Collection entries
Start

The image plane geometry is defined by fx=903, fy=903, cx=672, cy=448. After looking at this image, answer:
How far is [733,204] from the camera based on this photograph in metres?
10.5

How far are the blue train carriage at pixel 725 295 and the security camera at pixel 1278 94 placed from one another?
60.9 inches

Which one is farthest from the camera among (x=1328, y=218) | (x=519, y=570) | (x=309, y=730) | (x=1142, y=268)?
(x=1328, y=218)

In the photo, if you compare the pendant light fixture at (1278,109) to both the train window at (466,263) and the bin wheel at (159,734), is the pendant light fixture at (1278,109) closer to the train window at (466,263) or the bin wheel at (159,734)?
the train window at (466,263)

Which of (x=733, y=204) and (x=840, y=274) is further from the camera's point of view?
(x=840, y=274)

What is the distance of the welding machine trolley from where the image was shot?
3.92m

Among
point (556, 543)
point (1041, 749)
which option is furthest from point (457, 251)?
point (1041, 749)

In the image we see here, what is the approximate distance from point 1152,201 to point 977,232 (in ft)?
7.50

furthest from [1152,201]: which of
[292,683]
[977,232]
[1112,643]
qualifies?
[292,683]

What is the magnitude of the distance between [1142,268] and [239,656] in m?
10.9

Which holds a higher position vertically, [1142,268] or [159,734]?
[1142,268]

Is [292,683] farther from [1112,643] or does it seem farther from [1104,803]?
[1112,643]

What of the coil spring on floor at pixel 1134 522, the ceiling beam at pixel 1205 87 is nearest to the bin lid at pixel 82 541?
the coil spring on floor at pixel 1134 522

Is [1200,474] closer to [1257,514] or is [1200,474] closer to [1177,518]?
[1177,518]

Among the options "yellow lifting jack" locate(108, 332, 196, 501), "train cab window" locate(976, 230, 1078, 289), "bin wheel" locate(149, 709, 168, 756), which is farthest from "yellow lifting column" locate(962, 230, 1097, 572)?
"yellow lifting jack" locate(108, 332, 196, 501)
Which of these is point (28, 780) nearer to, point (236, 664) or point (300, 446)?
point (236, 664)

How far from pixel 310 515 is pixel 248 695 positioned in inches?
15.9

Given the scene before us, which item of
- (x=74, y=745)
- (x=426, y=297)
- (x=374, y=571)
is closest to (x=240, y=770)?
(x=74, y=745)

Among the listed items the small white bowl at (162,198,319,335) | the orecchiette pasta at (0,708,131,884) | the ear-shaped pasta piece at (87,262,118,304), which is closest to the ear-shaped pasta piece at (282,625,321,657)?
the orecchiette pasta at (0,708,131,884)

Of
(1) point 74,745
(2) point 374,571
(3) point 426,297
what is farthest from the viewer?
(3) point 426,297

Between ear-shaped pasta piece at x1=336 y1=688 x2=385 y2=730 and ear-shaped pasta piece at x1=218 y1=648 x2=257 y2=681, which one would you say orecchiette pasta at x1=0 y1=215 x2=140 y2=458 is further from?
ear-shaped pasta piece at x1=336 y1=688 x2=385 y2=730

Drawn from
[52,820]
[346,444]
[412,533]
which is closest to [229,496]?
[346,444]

End
Start

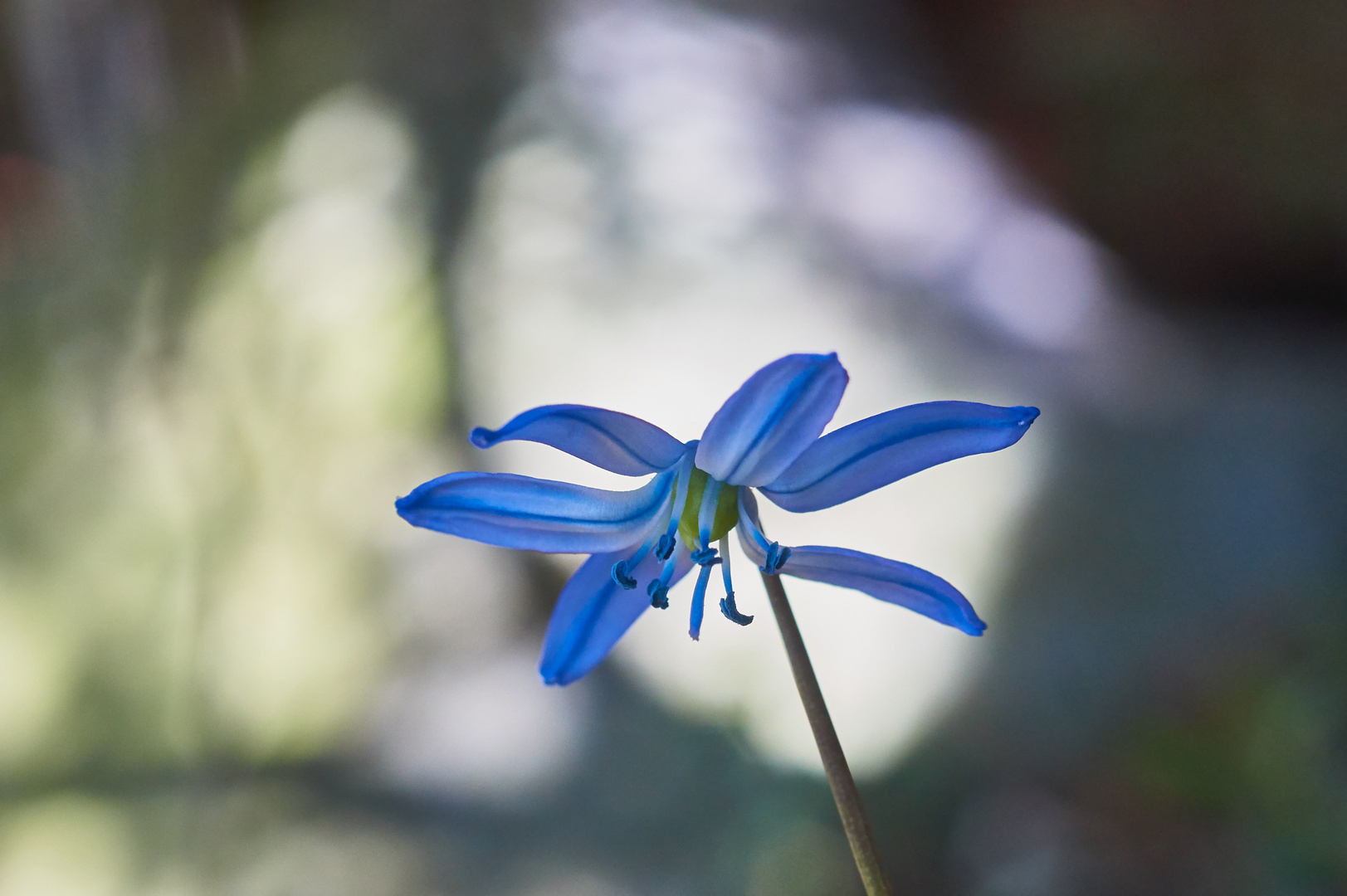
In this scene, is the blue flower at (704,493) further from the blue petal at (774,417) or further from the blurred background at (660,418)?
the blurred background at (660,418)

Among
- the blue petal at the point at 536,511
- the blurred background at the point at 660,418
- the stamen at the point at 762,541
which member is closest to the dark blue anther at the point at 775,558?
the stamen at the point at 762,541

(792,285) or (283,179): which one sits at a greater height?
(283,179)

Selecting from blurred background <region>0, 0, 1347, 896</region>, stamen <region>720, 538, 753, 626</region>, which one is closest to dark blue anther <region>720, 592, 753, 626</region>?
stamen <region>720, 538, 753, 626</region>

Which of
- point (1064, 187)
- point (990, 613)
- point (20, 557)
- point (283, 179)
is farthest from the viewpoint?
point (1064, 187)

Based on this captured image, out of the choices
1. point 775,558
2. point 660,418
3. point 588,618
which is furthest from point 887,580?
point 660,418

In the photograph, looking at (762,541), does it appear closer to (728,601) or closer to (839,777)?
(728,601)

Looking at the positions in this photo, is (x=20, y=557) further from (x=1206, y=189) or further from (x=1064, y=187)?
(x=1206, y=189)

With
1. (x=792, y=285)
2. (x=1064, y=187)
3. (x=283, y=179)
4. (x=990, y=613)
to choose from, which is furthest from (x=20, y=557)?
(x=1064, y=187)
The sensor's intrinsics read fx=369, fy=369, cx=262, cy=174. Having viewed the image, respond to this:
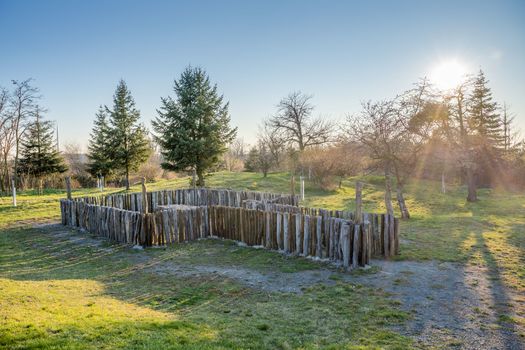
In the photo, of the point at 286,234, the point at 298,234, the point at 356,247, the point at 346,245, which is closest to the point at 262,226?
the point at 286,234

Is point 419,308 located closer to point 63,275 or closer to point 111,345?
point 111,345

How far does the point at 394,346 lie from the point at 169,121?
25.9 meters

End

• _PROBLEM DESCRIPTION_
Reproduce the lines starting at the one containing "Selecting from blurred" and ending at the one containing "25.9 meters", including both of those lines. Omit the pictures from your answer.

• _ANSWER TO THIS TASK_
Selecting from blurred background <region>0, 0, 1347, 896</region>, stamen <region>720, 538, 753, 626</region>, which one is closest to dark blue anther <region>720, 592, 753, 626</region>?
stamen <region>720, 538, 753, 626</region>

Which of
- point (1064, 187)
- point (990, 613)
- point (20, 557)
- point (283, 179)
is farthest from the viewpoint?
point (1064, 187)

Based on this captured image, out of the choices
1. point 775,558
2. point 660,418
3. point 588,618
which is furthest from point 887,580?
point 660,418

In the photograph, looking at (762,541), does it appear closer to (728,601) or closer to (839,777)?
(728,601)

Looking at the positions in this photo, is (x=20, y=557) further from (x=1206, y=189) or further from (x=1064, y=187)?
(x=1206, y=189)

With
1. (x=792, y=285)
2. (x=1064, y=187)
3. (x=283, y=179)
4. (x=990, y=613)
to choose from, which is furthest from (x=20, y=557)?
(x=1064, y=187)
The sensor's intrinsics read fx=369, fy=369, cx=262, cy=174. Having viewed the image, respond to this:
In the photo, of the point at 286,234, the point at 298,234, the point at 356,247, the point at 346,245, which is closest to the point at 262,226?
the point at 286,234

Is point 419,308 located closer to point 63,275 or closer to point 111,345?
point 111,345

How far does the point at 394,346 lie from the point at 169,121?
25.9 meters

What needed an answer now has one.